Exercise ▸ The listing below holds pictures; exclude them. Return exactly the lines from the one with "Utfall: +10,2 procent per aktie" through the one with "MALE Fetal Pig".
##########
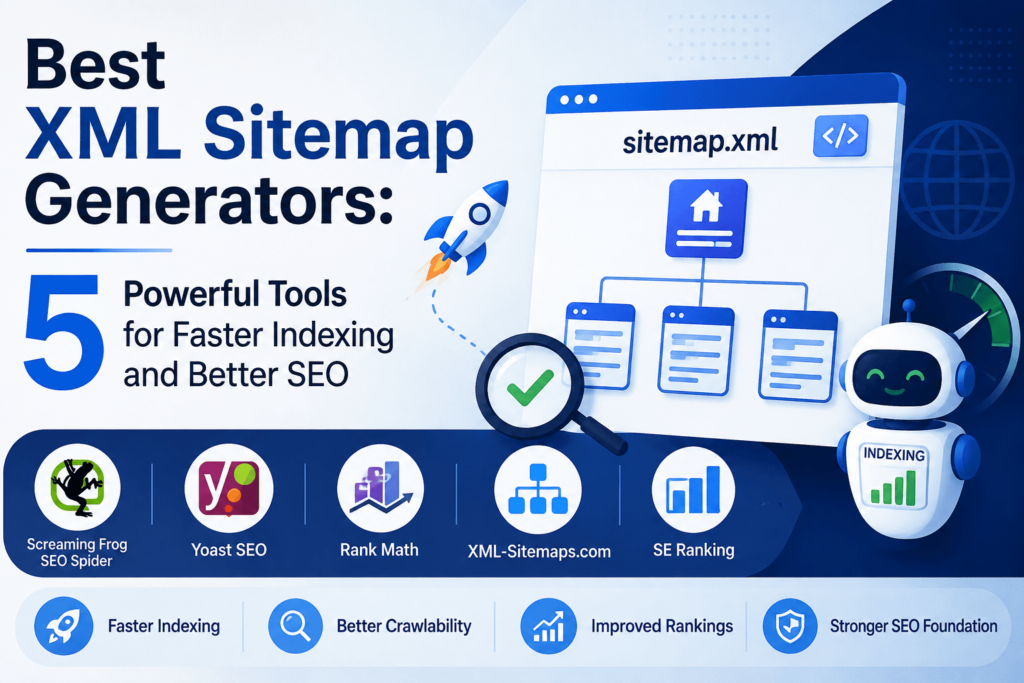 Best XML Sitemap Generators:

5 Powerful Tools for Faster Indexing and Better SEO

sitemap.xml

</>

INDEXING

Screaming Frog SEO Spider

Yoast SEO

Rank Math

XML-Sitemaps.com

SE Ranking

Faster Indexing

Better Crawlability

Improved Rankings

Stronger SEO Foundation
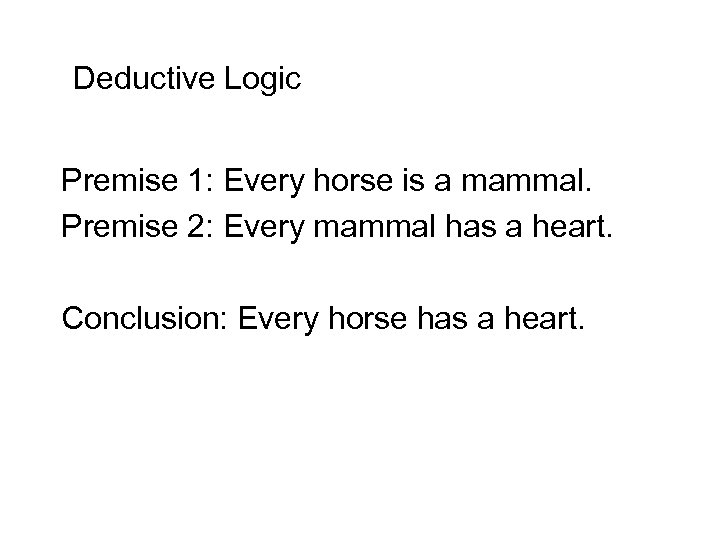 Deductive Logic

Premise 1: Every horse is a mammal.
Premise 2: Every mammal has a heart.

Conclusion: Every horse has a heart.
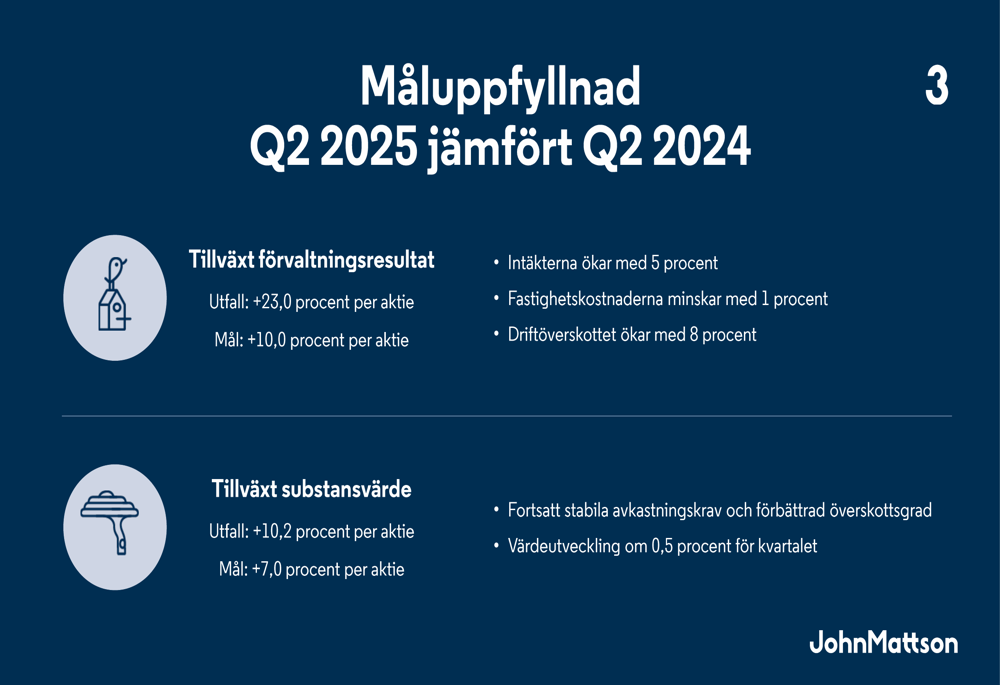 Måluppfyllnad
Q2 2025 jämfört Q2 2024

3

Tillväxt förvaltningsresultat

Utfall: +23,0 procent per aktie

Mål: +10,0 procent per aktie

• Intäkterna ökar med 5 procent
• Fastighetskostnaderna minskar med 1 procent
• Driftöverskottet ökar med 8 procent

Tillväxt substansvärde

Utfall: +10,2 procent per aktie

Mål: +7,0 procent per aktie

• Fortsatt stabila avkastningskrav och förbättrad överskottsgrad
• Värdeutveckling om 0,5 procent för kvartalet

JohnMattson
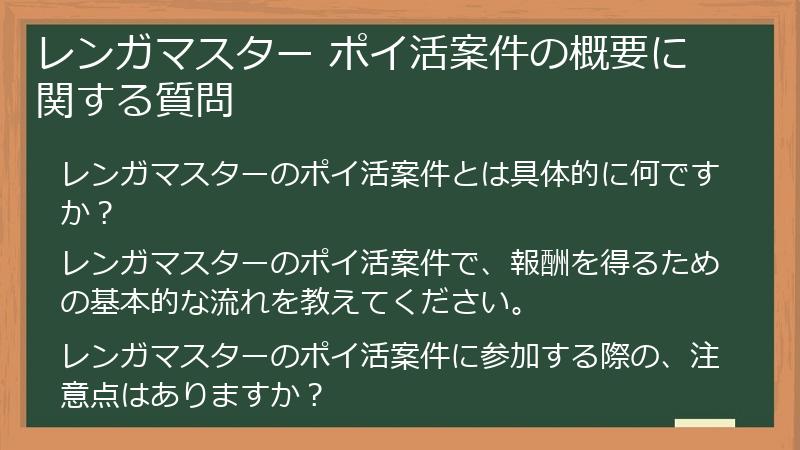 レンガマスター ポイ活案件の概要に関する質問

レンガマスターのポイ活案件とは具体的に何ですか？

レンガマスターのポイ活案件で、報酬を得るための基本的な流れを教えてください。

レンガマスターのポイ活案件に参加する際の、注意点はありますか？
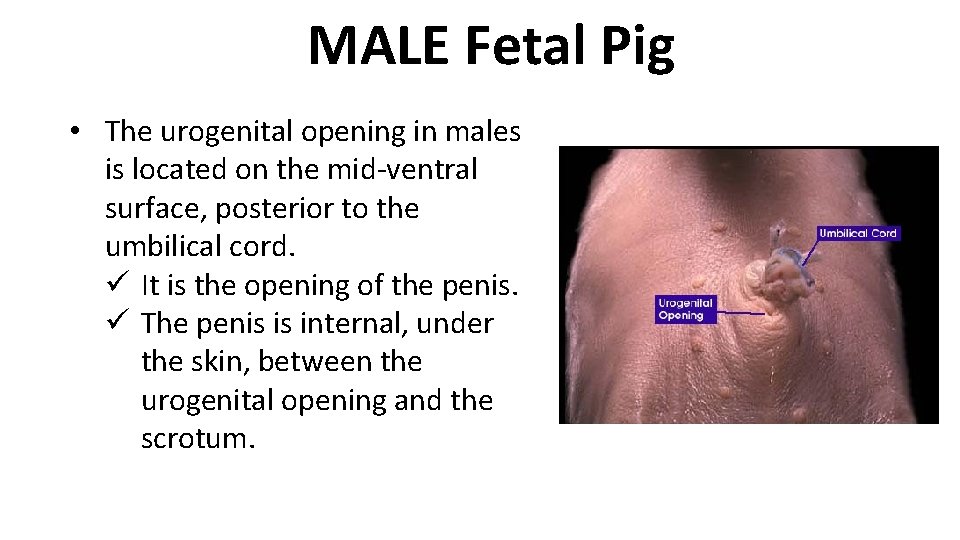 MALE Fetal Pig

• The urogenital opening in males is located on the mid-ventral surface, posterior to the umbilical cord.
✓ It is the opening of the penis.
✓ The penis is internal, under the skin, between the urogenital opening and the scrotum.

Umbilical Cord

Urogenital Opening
##########
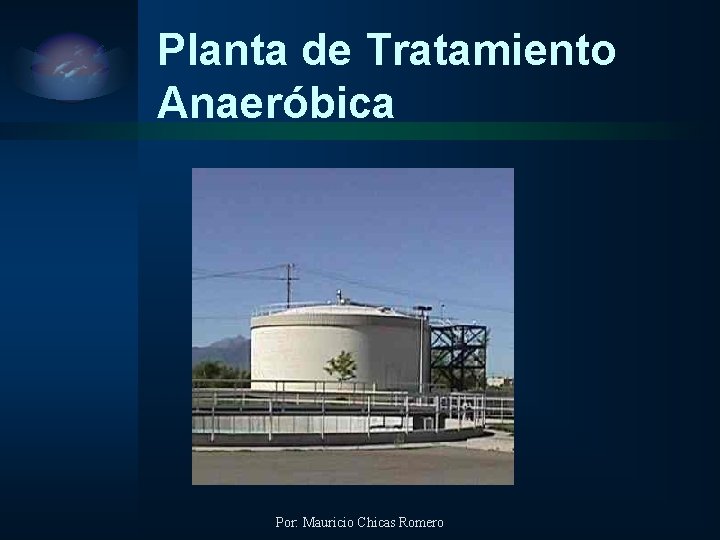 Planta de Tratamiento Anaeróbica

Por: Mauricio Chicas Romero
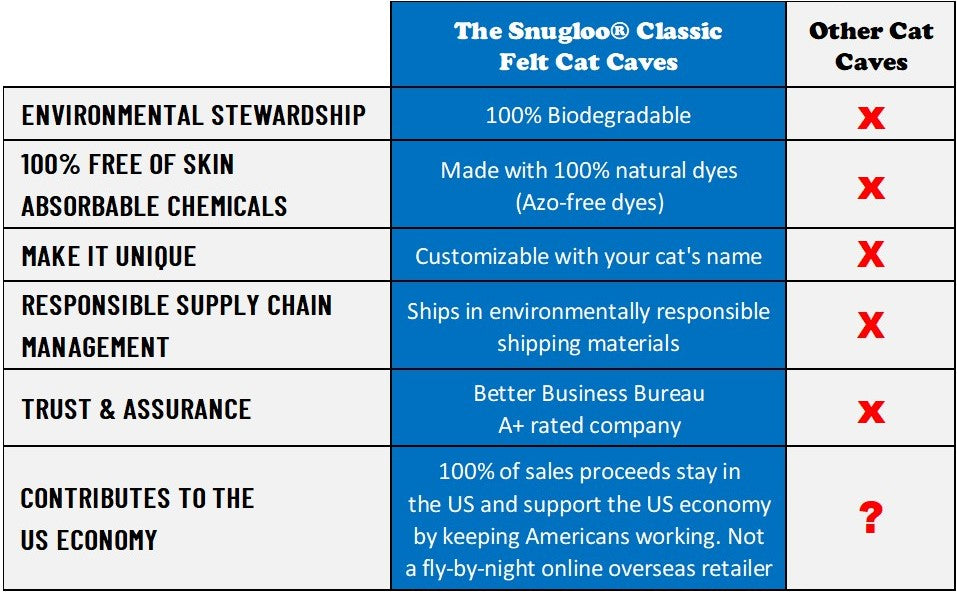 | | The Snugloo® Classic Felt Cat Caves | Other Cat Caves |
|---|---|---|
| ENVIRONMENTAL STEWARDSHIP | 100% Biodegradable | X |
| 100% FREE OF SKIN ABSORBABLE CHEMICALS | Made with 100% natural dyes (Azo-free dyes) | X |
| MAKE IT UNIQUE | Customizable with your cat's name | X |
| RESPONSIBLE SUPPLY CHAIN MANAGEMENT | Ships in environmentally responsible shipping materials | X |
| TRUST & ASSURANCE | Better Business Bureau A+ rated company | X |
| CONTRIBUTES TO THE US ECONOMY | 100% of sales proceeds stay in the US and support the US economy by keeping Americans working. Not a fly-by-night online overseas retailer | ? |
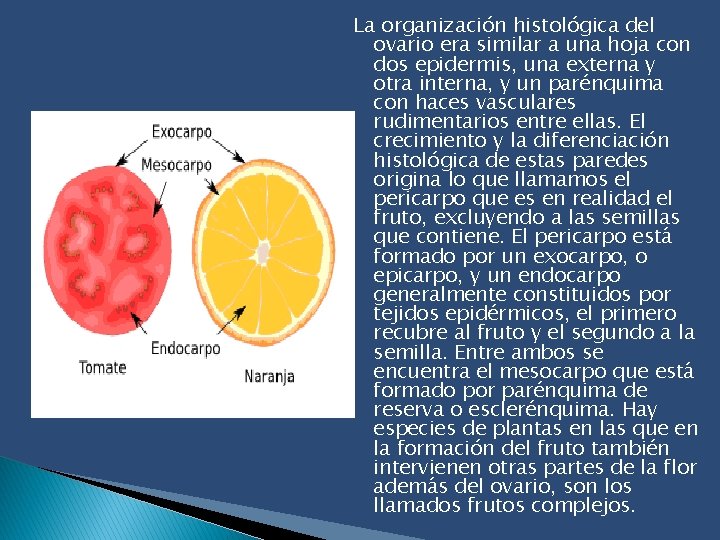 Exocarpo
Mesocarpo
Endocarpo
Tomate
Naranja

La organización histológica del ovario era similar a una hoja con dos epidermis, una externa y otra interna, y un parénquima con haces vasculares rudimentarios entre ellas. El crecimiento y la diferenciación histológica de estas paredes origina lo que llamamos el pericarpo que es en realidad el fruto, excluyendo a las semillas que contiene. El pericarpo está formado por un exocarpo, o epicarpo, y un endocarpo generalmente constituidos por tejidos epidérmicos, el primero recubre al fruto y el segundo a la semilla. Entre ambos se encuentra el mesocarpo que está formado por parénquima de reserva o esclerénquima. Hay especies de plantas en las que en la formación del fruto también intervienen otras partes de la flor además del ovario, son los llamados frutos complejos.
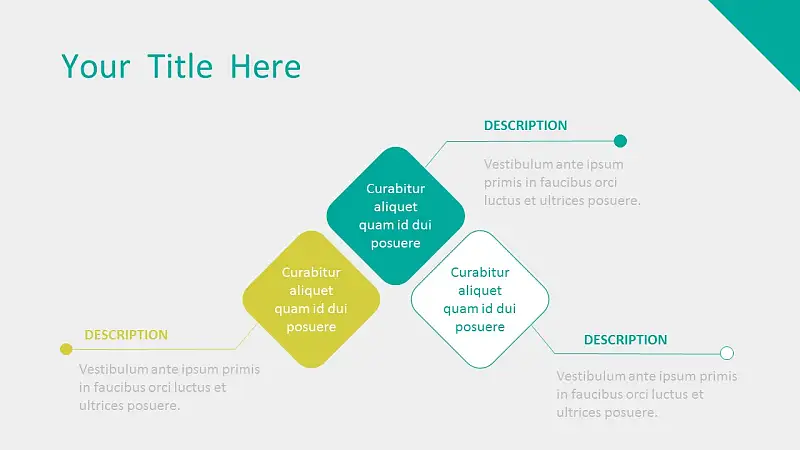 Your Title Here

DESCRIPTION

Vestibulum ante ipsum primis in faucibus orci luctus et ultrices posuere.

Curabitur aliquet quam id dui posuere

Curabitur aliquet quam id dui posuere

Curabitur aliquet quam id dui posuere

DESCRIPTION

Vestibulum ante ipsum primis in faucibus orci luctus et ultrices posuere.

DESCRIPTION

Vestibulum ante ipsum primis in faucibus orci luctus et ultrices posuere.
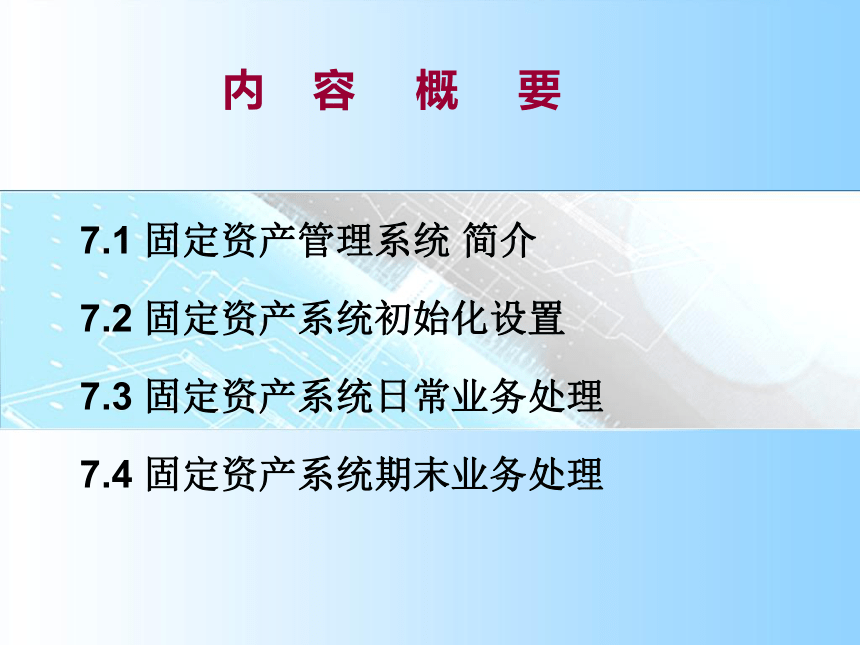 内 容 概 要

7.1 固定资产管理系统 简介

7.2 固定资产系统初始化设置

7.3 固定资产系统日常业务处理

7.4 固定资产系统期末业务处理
##########
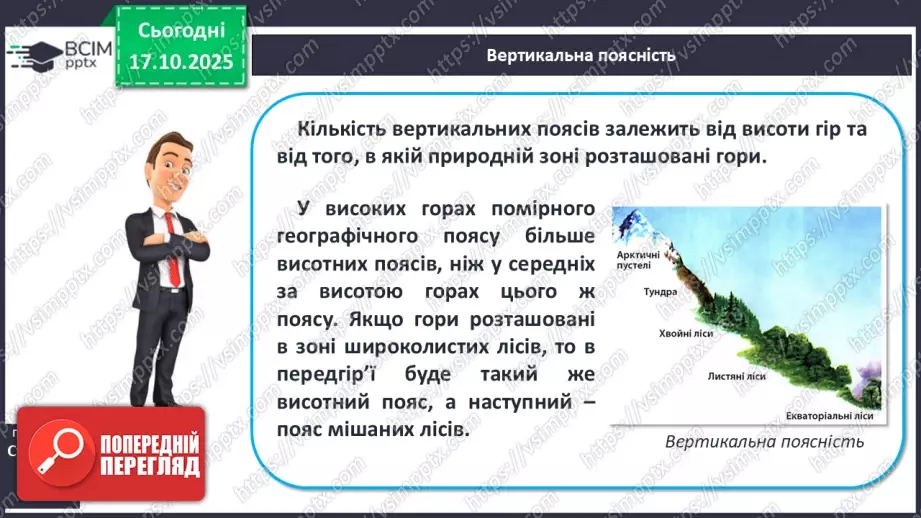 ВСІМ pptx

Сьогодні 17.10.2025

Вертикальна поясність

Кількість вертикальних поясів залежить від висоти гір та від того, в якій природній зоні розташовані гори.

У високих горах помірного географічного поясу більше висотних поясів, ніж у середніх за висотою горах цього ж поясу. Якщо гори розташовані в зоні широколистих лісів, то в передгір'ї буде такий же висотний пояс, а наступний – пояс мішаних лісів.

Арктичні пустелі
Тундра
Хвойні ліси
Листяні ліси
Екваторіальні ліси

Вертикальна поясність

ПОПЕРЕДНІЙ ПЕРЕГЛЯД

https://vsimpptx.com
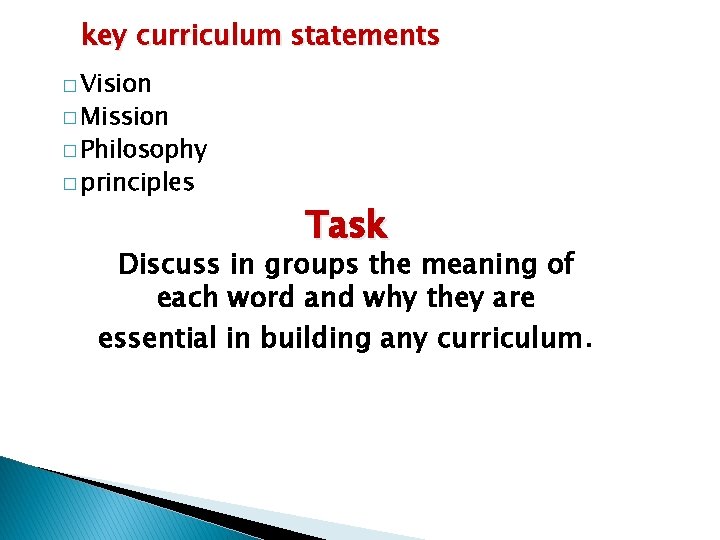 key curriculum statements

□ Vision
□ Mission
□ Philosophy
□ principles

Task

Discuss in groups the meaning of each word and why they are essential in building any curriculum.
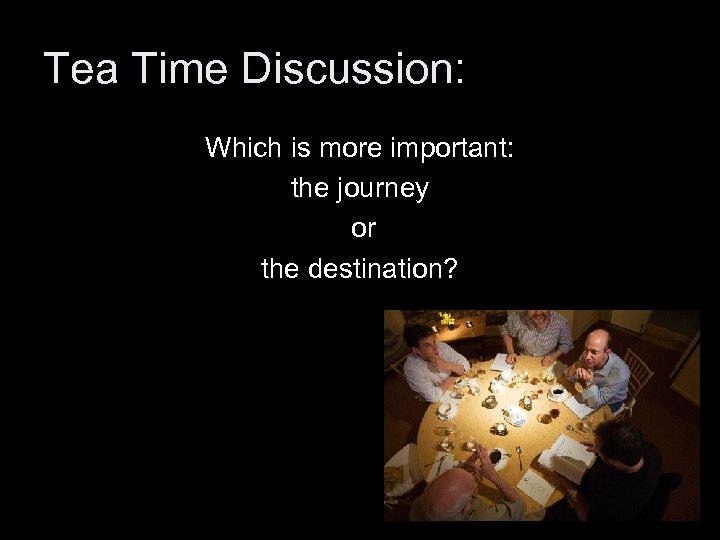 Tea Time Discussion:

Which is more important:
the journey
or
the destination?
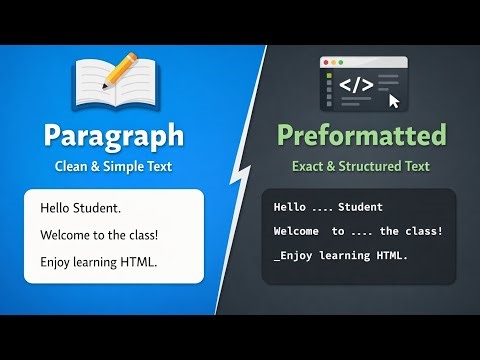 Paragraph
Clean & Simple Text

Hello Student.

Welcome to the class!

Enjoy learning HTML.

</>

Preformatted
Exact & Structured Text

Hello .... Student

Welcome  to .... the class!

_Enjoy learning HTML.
##########
Output ▸
Utfall: +10,2 procent per aktie

Mål: +7,0 procent per aktie

• Fortsatt stabila avkastningskrav och förbättrad överskottsgrad
• Värdeutveckling om 0,5 procent för kvartalet

JohnMattson
 レンガマスター ポイ活案件の概要に関する質問

レンガマスターのポイ活案件とは具体的に何ですか？

レンガマスターのポイ活案件で、報酬を得るための基本的な流れを教えてください。

レンガマスターのポイ活案件に参加する際の、注意点はありますか？
 MALE Fetal Pig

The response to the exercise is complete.